The Amendment (The Contract 2)
Page 46
At night, the small space between us stretched like a chasm neither of us was able to cross. On occasion, I would wake to find our fingers intertwined, but when he woke, he pulled away.
He was polite and distant. Every day, I watched helplessly as he pulled away from us a little more. The shadows in his eyes grew deeper, his silences longer, and his incentive minimal. He went through the motions, but it was as if he was no longer there.
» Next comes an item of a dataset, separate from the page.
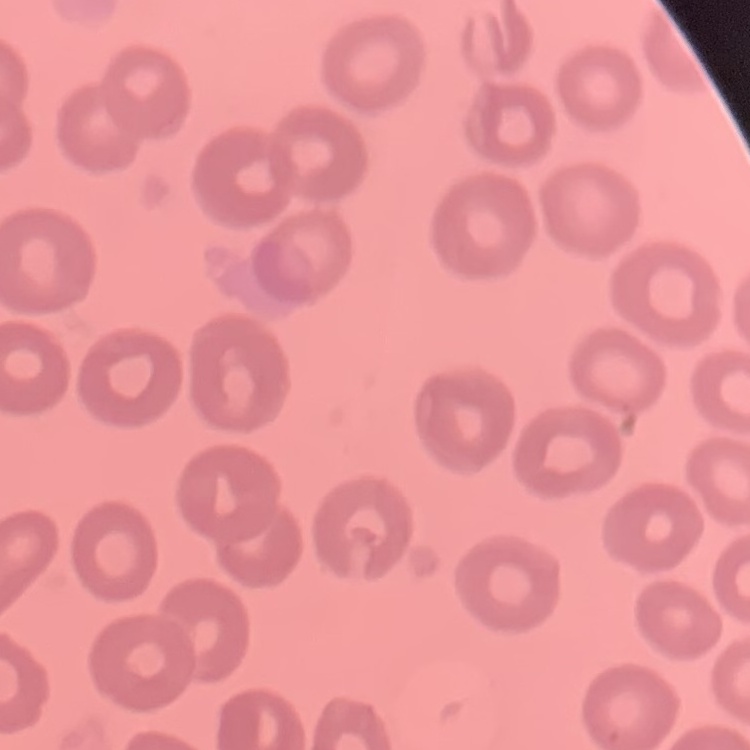
The red blood cells exhibit no rouleaux formation. Stained with either Field's or Giemsa. Thin blood smear. Square crop of a larger photomicrograph.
Gone were his kisses and gentle caresses. If I leaned close to brush a kiss to his cheek, I felt the way he stiffened, holding himself rigid. He didn’t reach for my hand or wrap his arms around me the way he had done when he first woke up in the hospital. He would pat Gracie’s head or kiss her cheek, but the closeness she craved from him was denied. There were no cuddles, no shared amusement at one of their private jokes. He held Heather gingerly, cringing when she would shift, finding any excuse to give her back to me. On the occasion he would offer a kiss or a hug, it was brief, cool, and distant.
I grieved for him. His body was there, but his mind and spirit were missing.
It affected us all. Gracie was clingy and needy. Heather fussed. I had trouble sleeping and, for the first time in our marriage, was out of bed long before Richard ever moved in the mornings.
I wasn’t sure how much longer we could do this for. My pleas to Richard fell on deaf ears, and I was too proud to tell Laura and Graham how bad things were.
With a sigh, I grabbed a towel and rubbed my hair briskly. I stood, flipping the wet strands over my shoulders, and met Richard’s gaze in the mirror. I was surprised to see him, as he usually stayed in bed until I was out of the room and busy with the girls.
“Hi,” I whispered.
He slipped his razor into the charger and ran his hand along his jaw. “I was getting scruffy.”
I stepped closer and ran my finger along his chin. “Much better,” I agreed and smiled, unsure of how he would react to me touching him.
He returned my smile with one of his own. It was cautious, gentle, and hinted at the playfulness I had been missing from him.
I traced the scar that ran along his forehead. “This is looking better. It gives you that bad-boy look.” I winked. “You carry it well.”
My breath caught as he captured my hand in his and looked at it, then lifted his eyes to mine. The swirling hazel of his irises captivated me as always. Keeping our gazes locked, he lifted my hand to his mouth and kissed the skin. He breathed my name, the sound long and sad.
“Katy.”
“Richard.” I echoed his sigh.
I wasn’t sure who moved first, but suddenly his hand was wrapped around my neck, pulling me down to him. His mouth molded to mine in a hard press of our lips, then his tongue swept inside. Tasting, probing, sliding velvet along mine. He ravished my mouth, his touch vanishing the aching need I’d been feeling, filling me up with hope. Desire. Want.
For a moment, he was my Richard. We were us, and the world was right.
I moaned low in my throat, pushing closer. His hands slid on my wet skin, yanking me tight. I felt his growing erection press up against me.
But then he pushed me away. Gasping, shocked, and naked, I stood in front of him, my towel falling down from the sudden movement.
His chest heaved, and his hands became claws on the armrests.
“I’m sorry,” he muttered. “I can’t.”
“Richard, please,” I begged. “Let me in.”
He stared, his eyes wild. He spun the chair around and was gone.
He left me alone and broken.RICHARD“Gracie, stop it,” I ordered. “I can’t cope with you and your sister right now.”
She frowned, furrowing her brow the same way Katy did when confused. Normally, I would find it adorable—today, I found it annoying. I glanced at my watch. How long was Katy going to be in the shower?
“What’s cope, Daddy?” she asked, milk dripping from her spoon as she stared at me.
I stifled my groan. She was getting milk everywhere. Heather refused to eat, fussing and fretting as I tried to slip the nipple into her mouth. She squirmed and pushed at me, and I struggled to keep her in my arms. Gracie was chatting nonsense, the same way she did every morning, and usually it was endearing and I would listen to her intently, but things had changed, and I wasn’t in the mood.
I was never in the mood anymore.
My body ached, my head hurt, and I was impatient. I hadn’t slept well again, and all I wanted was to be alone. I needed time to think without people hovering and my thoughts always interrupted.